L’utopie fragile d’une île préservée
Derrière cette harmonie singulière se dessine l’empreinte d’un homme : César Manrique, artiste visionnaire qui consacra son existence à défendre une relation plus équilibrée entre l’homme, l’art et son environnement.
Né à Arrecife en 1919, Manrique fut peintre, sculpteur, créateur d’espaces et défenseur de l’écologie avant que cette notion ne devienne une préoccupation mondiale. Après une formation à Madrid et plusieurs années passées à New York, où il découvre les avant-gardes artistiques internationales, il revient définitivement sur son île natale en 1966 avec une ambition précise : permettre à Lanzarote de s’ouvrir au tourisme sans sacrifier son identité.
Aux côtés de José Ramírez Cerdá, président du Cabildo de Lanzarote, il participe alors à l’élaboration d’une nouvelle vision du développement insulaire. Ensemble, ils encouragent une architecture respectueuse des traditions locales : constructions basses, façades blanches, menuiseries colorées, intégration des bâtiments dans les reliefs volcaniques et limitation des éléments susceptibles de dénaturer les paysages. Cette attention portée à l’esthétique et au territoire contribue à forger l’image unique de Lanzarote, aujourd’hui encore reconnaissable entre toutes.
Pendant près de vingt ans, Manrique transforme son île en un véritable manifeste vivant. Son idée n’est pas de refuser la modernité, mais d’imaginer un tourisme différent, capable de respecter les ressources naturelles et la mémoire d’un lieu. Ses interventions, de la création de centres d’art intégrés au paysage à la défense d’une planification plus mesurée, participent à faire de Lanzarote un modèle précurseur de développement durable. En 1993, l’île est officiellement reconnue par l’UNESCO comme réserve de biosphère.
En 1968, il choisit une ancienne coulée de lave de Taro de Tahiche pour construire sa maison, devenue aujourd’hui la Fondation César Manrique. Sur ce terrain noir et minéral, il imagine un habitat hors du commun où cinq bulles volcaniques naturelles sont transformées en espaces de vie. La roche devient architecture, la lave devient décor, et la frontière entre intérieur et extérieur disparaît. Ce lieu incarne parfaitement sa philosophie : l’art ne doit pas dominer la nature, mais révéler sa beauté.

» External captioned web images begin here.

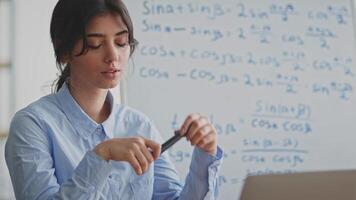 A young woman is conducting an online lesson from her home, engaging students with dynamic content and clear explanations while using her laptop and addressing complex topics. video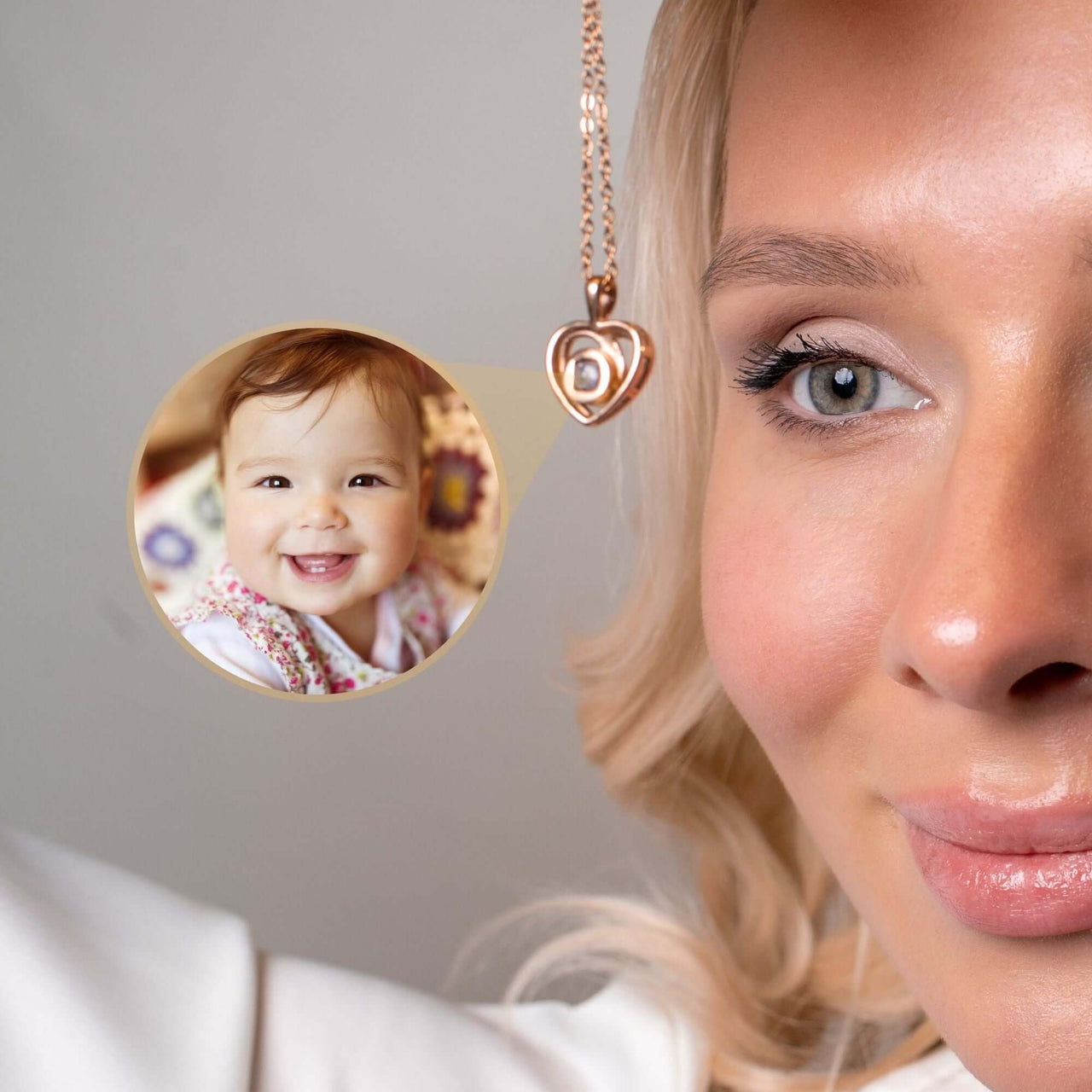 Woman wearing Timeless Photo Necklace with heart-shaped pendant featuring a smiling baby photo, by Brother & Sisters.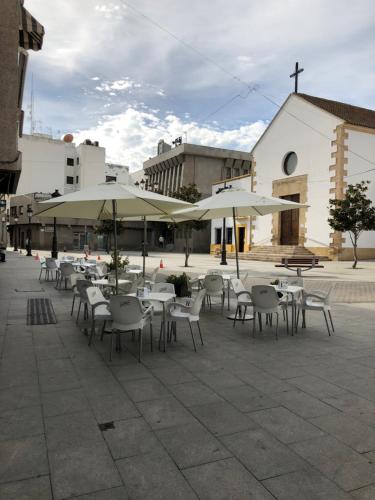 eine Terrasse mit Tischen, Stühlen und Sonnenschirmen in der Unterkunft Pensión Juan Pedro in Roquetas de Mar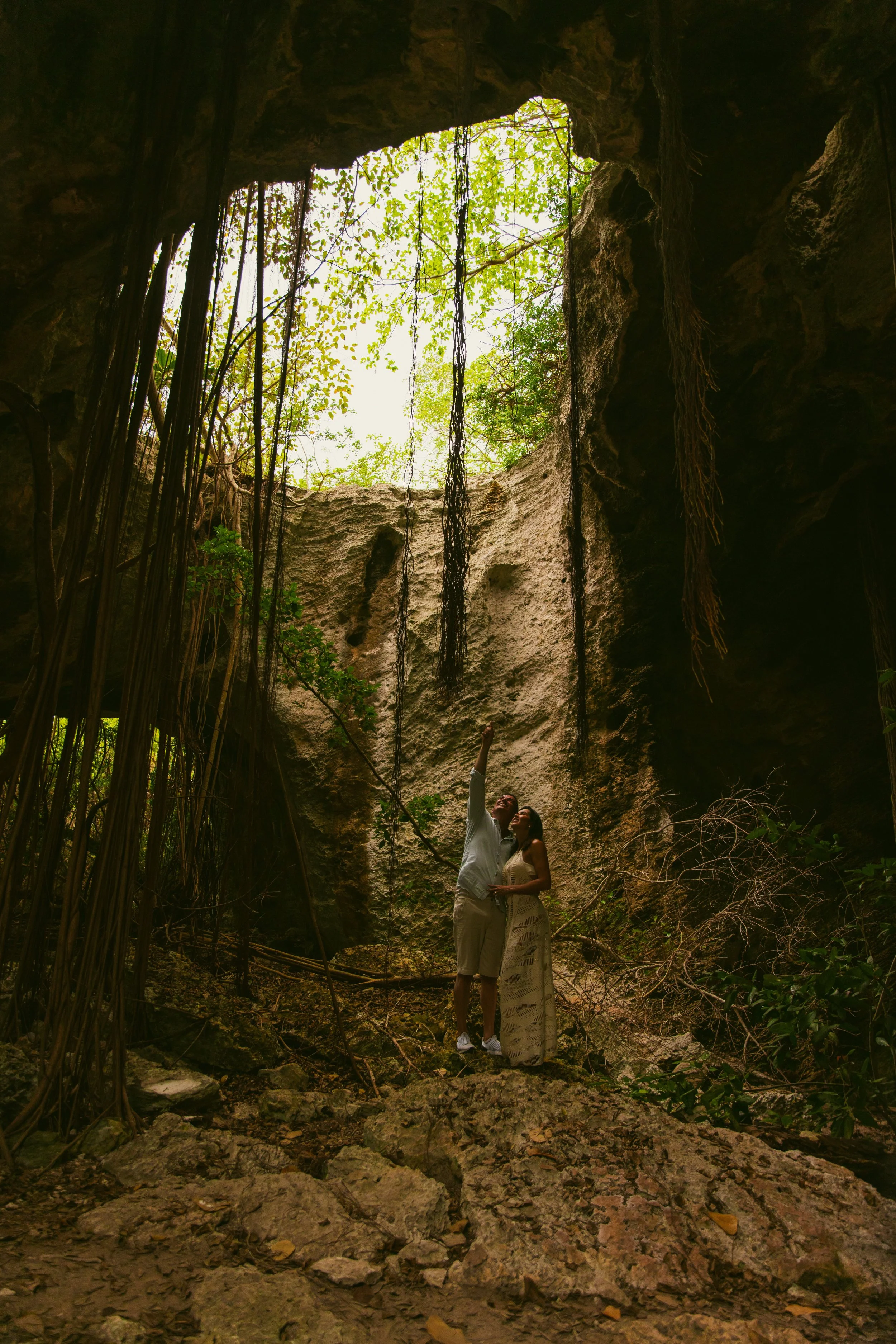 A couple standing inside a large cave, looking up at the sky through an opening with green trees visible above. The ground is rocky, and vines hang from the cave ceiling.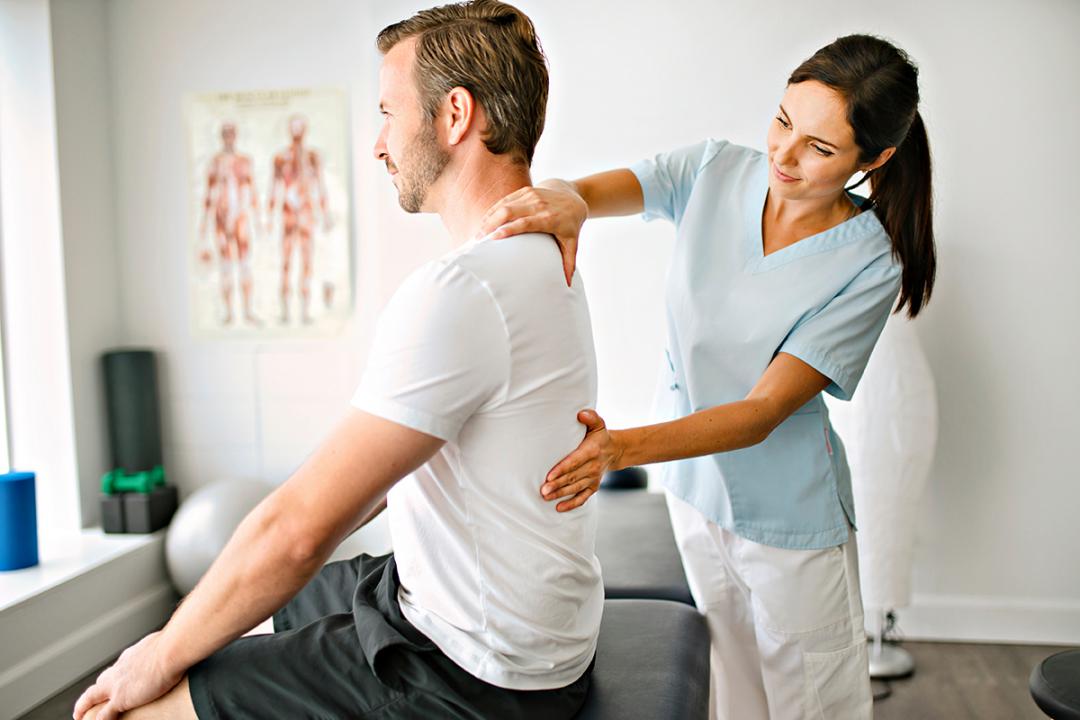 A chiropractor working with a patient.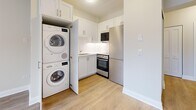 This efficiently designed one-bedroom, one-bathroom unit makes thoughtful use of its single-floor layout, offering a clean, modern aesthetic throughout. Light hardwood-style flooring runs continuously across all rooms, complemented by crisp white trim and neutral warm-toned walls that create a bright, cohesive interior.

The kitchen is compact yet highly functional, featuring white shaker-style cabinetry, a stainless steel refrigerator, built-in microwave, and a range. A standout feature is the dedicated in-unit laundry closet housing a stacked Bosch washer and dryer, adding exceptional convenience.

The living room is an open, sun-filled space with a sliding glass door that leads to a private balcony, offering elevated views of the surrounding urban landscape. Natural light pours in generously through the large glass door, creating an airy atmosphere.

The bedroom provides a comfortable retreat, complete with a sliding-door closet for storage and a calm, neutral palette. A connecting hallway leads efficiently to the full bathroom, which is finished in crisp white with a single vanity, mirrored medicine cabinet, toilet, and a soaking tub-shower combination. The hallway also provides access to additional closet space.

Overall, this unit delivers a clean, move-in-ready space with modern appliances, practical storage solutions, and desirable outdoor access.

Mais cette vision se heurte rapidement aux ambitions économiques liées à l’essor touristique. À partir de la fin des années 1970, Manrique s’élève contre certains projets immobiliers qu’il considère incompatibles avec la fragilité du territoire, notamment la multiplication des constructions sur le littoral. Il défend alors une idée devenue centrale dans son héritage : une île peut accueillir des visiteurs sans devenir une simple destination de consommation.
Après sa disparition en 1992 dans un accident de voiture, son combat continue de résonner. Le développement touristique reste au cœur des débats à Lanzarote, où les autorités et les défenseurs du patrimoine cherchent encore un équilibre entre attractivité économique et préservation des paysages. Les tensions autour de certaines constructions et capacités d’hébergement montrent combien l’utopie imaginée par Manrique demeure fragile.
César Manrique n’a jamais voulu transformer Lanzarote en une île figée dans le passé. Son ambition était plus audacieuse : inventer une autre manière d’habiter le monde, où le progrès ne se ferait jamais au détriment du vivant. Une quête résumée par cette phrase qui continue d’accompagner son héritage : "Nous n’avons pas atteint l’utopie, mais nous essayons de nous en rapprocher."